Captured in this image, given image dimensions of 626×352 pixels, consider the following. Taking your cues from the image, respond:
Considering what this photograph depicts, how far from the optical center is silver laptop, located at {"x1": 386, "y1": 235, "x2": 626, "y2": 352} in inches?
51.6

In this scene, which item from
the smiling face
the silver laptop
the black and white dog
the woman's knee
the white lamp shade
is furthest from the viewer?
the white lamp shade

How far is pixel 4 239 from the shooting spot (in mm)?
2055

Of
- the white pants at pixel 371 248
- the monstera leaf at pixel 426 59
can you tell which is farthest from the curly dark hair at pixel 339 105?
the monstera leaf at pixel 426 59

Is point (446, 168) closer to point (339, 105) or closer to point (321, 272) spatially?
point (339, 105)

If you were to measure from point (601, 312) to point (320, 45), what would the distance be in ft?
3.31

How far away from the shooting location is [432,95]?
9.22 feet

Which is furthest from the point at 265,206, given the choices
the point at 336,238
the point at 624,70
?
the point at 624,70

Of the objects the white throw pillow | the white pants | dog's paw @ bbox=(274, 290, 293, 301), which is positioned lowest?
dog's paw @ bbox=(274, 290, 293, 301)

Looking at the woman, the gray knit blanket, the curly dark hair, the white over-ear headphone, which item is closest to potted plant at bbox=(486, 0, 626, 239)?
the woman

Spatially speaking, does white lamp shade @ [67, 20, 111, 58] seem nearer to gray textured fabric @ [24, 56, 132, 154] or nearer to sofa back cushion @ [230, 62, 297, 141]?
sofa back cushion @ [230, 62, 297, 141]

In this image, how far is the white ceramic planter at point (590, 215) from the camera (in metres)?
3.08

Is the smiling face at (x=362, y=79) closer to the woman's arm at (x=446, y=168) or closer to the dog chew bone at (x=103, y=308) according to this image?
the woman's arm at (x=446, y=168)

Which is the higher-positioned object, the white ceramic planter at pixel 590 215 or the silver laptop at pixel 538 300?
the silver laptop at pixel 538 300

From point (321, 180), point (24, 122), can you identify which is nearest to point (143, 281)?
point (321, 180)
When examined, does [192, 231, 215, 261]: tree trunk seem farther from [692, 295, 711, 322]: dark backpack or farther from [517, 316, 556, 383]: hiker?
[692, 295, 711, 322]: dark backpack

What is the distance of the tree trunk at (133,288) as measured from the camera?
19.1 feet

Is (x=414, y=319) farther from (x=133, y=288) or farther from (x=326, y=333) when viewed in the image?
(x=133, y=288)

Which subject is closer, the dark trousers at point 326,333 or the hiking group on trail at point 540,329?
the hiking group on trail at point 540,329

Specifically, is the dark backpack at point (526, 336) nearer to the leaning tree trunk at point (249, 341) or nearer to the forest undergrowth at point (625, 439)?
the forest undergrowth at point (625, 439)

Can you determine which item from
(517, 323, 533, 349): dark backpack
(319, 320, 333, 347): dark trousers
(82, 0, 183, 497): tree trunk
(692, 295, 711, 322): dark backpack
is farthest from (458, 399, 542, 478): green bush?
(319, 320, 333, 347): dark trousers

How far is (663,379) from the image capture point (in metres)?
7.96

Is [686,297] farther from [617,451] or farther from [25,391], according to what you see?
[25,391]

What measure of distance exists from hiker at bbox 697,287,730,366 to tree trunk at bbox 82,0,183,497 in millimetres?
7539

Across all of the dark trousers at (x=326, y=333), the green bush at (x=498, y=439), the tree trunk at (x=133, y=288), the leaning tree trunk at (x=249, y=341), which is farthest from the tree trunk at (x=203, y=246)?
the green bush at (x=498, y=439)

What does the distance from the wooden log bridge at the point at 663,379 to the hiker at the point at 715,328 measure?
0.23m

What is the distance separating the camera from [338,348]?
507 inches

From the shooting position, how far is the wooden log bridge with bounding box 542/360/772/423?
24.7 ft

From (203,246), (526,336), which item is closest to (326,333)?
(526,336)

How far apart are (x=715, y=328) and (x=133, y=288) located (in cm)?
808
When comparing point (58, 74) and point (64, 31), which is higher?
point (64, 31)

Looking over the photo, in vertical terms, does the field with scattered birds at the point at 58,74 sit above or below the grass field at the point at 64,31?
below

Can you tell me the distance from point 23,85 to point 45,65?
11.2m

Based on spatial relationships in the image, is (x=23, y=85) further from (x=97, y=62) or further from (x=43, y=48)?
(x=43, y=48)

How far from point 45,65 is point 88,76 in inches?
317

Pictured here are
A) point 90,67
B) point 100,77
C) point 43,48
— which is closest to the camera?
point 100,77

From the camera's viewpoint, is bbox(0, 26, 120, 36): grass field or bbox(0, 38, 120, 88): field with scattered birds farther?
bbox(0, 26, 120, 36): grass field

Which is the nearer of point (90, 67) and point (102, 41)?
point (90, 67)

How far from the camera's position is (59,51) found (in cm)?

# WRITTEN PROBLEM
Give a word-for-word copy of the records.

# WORKED ANSWER
Captured in this image, given image dimensions of 626×352 pixels, consider the following. Taking your cues from the image, respond:
Considering what this photograph depicts, how far from the optical center is silver laptop, located at {"x1": 386, "y1": 235, "x2": 626, "y2": 352} in inches?
51.6

In this scene, which item from
the smiling face
the silver laptop
the black and white dog
the woman's knee
the white lamp shade
is furthest from the viewer?
the white lamp shade

How far is pixel 4 239 from the shooting spot (in mm)?
2055

Of
- the white pants at pixel 371 248
- the monstera leaf at pixel 426 59
can you tell which is farthest from the curly dark hair at pixel 339 105?
the monstera leaf at pixel 426 59

Is point (446, 168) closer to point (339, 105) or closer to point (321, 272) spatially?
point (339, 105)

If you were to measure from point (601, 312) to point (320, 45), what would the distance be in ft?
3.31

How far away from the shooting location is [432,95]?
9.22 feet

Which is furthest from the point at 265,206, given the choices
the point at 336,238
the point at 624,70
?
the point at 624,70

Of the objects the white throw pillow | the white pants | dog's paw @ bbox=(274, 290, 293, 301), which is positioned lowest?
dog's paw @ bbox=(274, 290, 293, 301)

Looking at the woman, the gray knit blanket, the curly dark hair, the white over-ear headphone, which item is closest to potted plant at bbox=(486, 0, 626, 239)?
the woman

Spatially speaking, does white lamp shade @ [67, 20, 111, 58] seem nearer to gray textured fabric @ [24, 56, 132, 154] or nearer to sofa back cushion @ [230, 62, 297, 141]?
sofa back cushion @ [230, 62, 297, 141]

In this image, how far is the white ceramic planter at point (590, 215) from the camera (in metres)?
3.08

Is the smiling face at (x=362, y=79) closer to the woman's arm at (x=446, y=168) or closer to the dog chew bone at (x=103, y=308) according to this image?
the woman's arm at (x=446, y=168)

Which is the higher-positioned object, the white ceramic planter at pixel 590 215 or the silver laptop at pixel 538 300?
the silver laptop at pixel 538 300

From point (321, 180), point (24, 122), can you identify which is nearest to point (143, 281)?
point (321, 180)
When examined, does [192, 231, 215, 261]: tree trunk seem farther from [692, 295, 711, 322]: dark backpack or farther from [517, 316, 556, 383]: hiker?
[692, 295, 711, 322]: dark backpack

What is the distance of the tree trunk at (133,288) as measured from the camera?
19.1 feet

Is (x=414, y=319) farther from (x=133, y=288) or farther from (x=326, y=333) when viewed in the image?
(x=133, y=288)

Which subject is closer, the dark trousers at point 326,333 or the hiking group on trail at point 540,329?
the hiking group on trail at point 540,329

Specifically, is the dark backpack at point (526, 336) nearer to the leaning tree trunk at point (249, 341) or nearer to the forest undergrowth at point (625, 439)?
the forest undergrowth at point (625, 439)

Can you determine which item from
(517, 323, 533, 349): dark backpack
(319, 320, 333, 347): dark trousers
(82, 0, 183, 497): tree trunk
(692, 295, 711, 322): dark backpack
is farthest from (458, 399, 542, 478): green bush?
(319, 320, 333, 347): dark trousers

How far is (663,379) from the image capture point (in metres)?
7.96

Is [686,297] farther from [617,451] or farther from [25,391], according to what you see?
[25,391]

What measure of distance exists from hiker at bbox 697,287,730,366 to tree trunk at bbox 82,0,183,497 in millimetres?
7539

Across all of the dark trousers at (x=326, y=333), the green bush at (x=498, y=439), the tree trunk at (x=133, y=288), the leaning tree trunk at (x=249, y=341), which is farthest from the tree trunk at (x=203, y=246)?
the green bush at (x=498, y=439)

What does the distance from the wooden log bridge at the point at 663,379 to the hiker at the point at 715,328 measure?
0.23m

What is the distance separating the camera from [338,348]?
507 inches

From the shooting position, how far is the wooden log bridge with bounding box 542/360/772/423?
24.7 ft

From (203,246), (526,336), which item is closest to (326,333)?
(526,336)

How far apart are (x=715, y=328) and (x=133, y=288) located (in cm)?
808
When comparing point (58, 74) and point (64, 31), which is higher?
point (64, 31)

Looking over the photo, in vertical terms, does the field with scattered birds at the point at 58,74 sit above or below the grass field at the point at 64,31?
below

Can you tell me the distance from point 23,85 to point 45,65?
11.2m

Based on spatial relationships in the image, is (x=23, y=85) further from (x=97, y=62) or further from (x=43, y=48)?
(x=43, y=48)

How far from point 45,65 is point 88,76 in inches?
317

Pictured here are
A) point 90,67
B) point 100,77
C) point 43,48
— which is closest to the camera?
point 100,77

From the camera's viewpoint, is bbox(0, 26, 120, 36): grass field or bbox(0, 38, 120, 88): field with scattered birds farther?
bbox(0, 26, 120, 36): grass field

Which is the nearer of point (90, 67) and point (102, 41)?
point (90, 67)

How far from the camera's position is (59,51) found (in cm)?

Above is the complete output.